“Saint-Jacques Gay-Lussac” de Louis Séguin
Après sa séparation, Jimmy est revenu vivre dans le quartier de ses années étudiantes. Les rues, les cafés, les discussions entre amis, il les connaît par cœur ; pourtant cet après-midi tout lui semble étranger – sauf sa peine.
Accablé par une rupture amoureuse, Jimmy, trentenaire coincé entre les études et la vie professionnelle, passe l’après-midi à l’intersection de deux rues, rejoignant des amis qui le mènent de bar en bar. Le premier café avec un ami de son ex expose le thème qui sera ensuite décliné selon des multiples formations et tonalités, les discussions métaphysiques ou prosaïques faisant contrepoint à la vive douleur post-rupture. Même si Jimmy est de la plupart des plans, le film construit étrangement un personnage principal en absence, dont seuls la peine et le mutisme existent, contrastant avec la logorrhée brillante, comique, mais aussi vaine, contradictoire et sans but de ses amis. Tous aspirent à être autre chose dans l’existence que leur moyen de gagner leur vie (gardien de parking, dame de compagnie, libraire). Le vol, le jeu sont les solutions envisagées pour vivre décemment sans se plier aux conventions d’un monde réel peu avenant. Tous désirent l’inverse de l’enquête que leur amie Carmen fait comme job alimentaire : “Résumez Mai 68 en un mot”. Étendre à l’infini la signification de ce qu’ils vivent et éprouvent, déplier les mots pour mieux décrire un monde incompréhensible à l’aide de concepts philosophiques, physiques, historiques. Tous les amis de Jimmy sont en fait ceux du réalisateur, cinéastes eux-mêmes (Quentin Papapietro, Carmen Leroi), ou interprétant des rôles dans les films les uns des autres. Hugues Perrot notamment, promène son air neurasthénique de Bonnie “Prince” Billy français dans les films de Jules Follet.

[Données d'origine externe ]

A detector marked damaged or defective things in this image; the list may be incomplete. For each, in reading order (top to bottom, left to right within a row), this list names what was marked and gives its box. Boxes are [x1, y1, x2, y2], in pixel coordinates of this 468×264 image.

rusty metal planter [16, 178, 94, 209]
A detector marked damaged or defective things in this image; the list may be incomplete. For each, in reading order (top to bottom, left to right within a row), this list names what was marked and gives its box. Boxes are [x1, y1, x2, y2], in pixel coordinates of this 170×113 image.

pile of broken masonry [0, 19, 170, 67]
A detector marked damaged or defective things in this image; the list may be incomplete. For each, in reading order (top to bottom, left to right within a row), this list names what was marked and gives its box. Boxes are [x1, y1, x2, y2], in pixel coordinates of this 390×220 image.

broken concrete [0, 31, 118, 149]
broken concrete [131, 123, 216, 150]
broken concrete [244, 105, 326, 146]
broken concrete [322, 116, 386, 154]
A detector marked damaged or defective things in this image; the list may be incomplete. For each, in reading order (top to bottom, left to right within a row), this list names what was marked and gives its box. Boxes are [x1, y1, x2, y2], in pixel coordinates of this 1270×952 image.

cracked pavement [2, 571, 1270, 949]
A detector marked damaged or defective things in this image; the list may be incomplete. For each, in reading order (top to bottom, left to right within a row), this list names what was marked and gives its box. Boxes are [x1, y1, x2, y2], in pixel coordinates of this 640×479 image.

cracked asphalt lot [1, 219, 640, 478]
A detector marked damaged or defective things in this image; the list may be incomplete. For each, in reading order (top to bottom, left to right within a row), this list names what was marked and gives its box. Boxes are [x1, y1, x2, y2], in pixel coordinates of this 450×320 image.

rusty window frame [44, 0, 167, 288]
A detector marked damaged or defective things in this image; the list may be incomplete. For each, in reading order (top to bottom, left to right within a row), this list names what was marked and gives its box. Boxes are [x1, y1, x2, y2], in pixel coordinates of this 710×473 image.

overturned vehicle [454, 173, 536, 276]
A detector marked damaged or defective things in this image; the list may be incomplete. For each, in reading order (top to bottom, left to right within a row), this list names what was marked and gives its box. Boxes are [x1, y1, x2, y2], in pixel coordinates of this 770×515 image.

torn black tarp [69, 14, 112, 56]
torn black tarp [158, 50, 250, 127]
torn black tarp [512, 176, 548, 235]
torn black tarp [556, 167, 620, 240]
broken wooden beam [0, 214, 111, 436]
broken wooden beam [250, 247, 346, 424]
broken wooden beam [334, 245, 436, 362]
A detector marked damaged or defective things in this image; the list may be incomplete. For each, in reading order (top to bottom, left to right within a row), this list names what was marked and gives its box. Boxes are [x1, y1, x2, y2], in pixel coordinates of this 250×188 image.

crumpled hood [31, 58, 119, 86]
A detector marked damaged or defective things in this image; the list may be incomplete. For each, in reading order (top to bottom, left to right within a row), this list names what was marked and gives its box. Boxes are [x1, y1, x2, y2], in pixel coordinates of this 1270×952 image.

Cet esprit de bande, de complicité, de collectif rappelle la Nouvelle Vague, et la légende selon laquelle les Jeunes Turcs, encore critiques au Cahiers jaunes, se raccompagnaient les uns les autres dans Paris pour parler sans fin des films qu’ils venaient de voir dans le Quartier latin. Les quelques rues en forme de 8 – l’infini ? – que parcourt Jimmy entraîné par ses amis dans une sorte de course de relais aux règles approximatives portent le palimpseste d’une histoire de la jeunesse, politique et cinématographique. C’est pourtant moins pour cette filiation que pour la forme topographique des deux rues en croix du titre que Louis Séguin avoue avoir situé son action dans ce quartier.
Ce petit territoire arpenté en long autant qu’en large apparaît aussi modélisé, sous forme de carte ou de “Street View”. Comme Marcel Proust butant sur des pavés inégaux à Venise, c’est évidemment à la recherche du temps (et donc des sentiments) perdu que Jimmy traîne les pieds. Temps qui semble d’abord aussi simple que linéaire : celui de l’unité d’une journée, celui plus long de la rupture d’une histoire d’amour, d’une existence, et puis de la jeunesse. Un temps qui balbutie, revient sur lui-même, s’immobilise ou se démultiplie tandis que Jimmy se perd dans la réverbération de l’ambiance sonore du film et dans la dilution du décor qui se dérobe sous sa difficulté à être au monde.
Raphaëlle Pireyre
Réalisation et scénario : Louis Séguin. Image : Tom Harari. Montage : Emmanuel Manzano. Son : Claire Bernengo et Elton Rabineau. Interprétation : Aurélien Gabrielli, Augustin Shackelpopoulos, Nicolas Montanari, Simon Cornaz, Quentin Papapietro, Hugues Perrot, Louis Séguin et Carmen Leroi. Production : Bathysphère productions.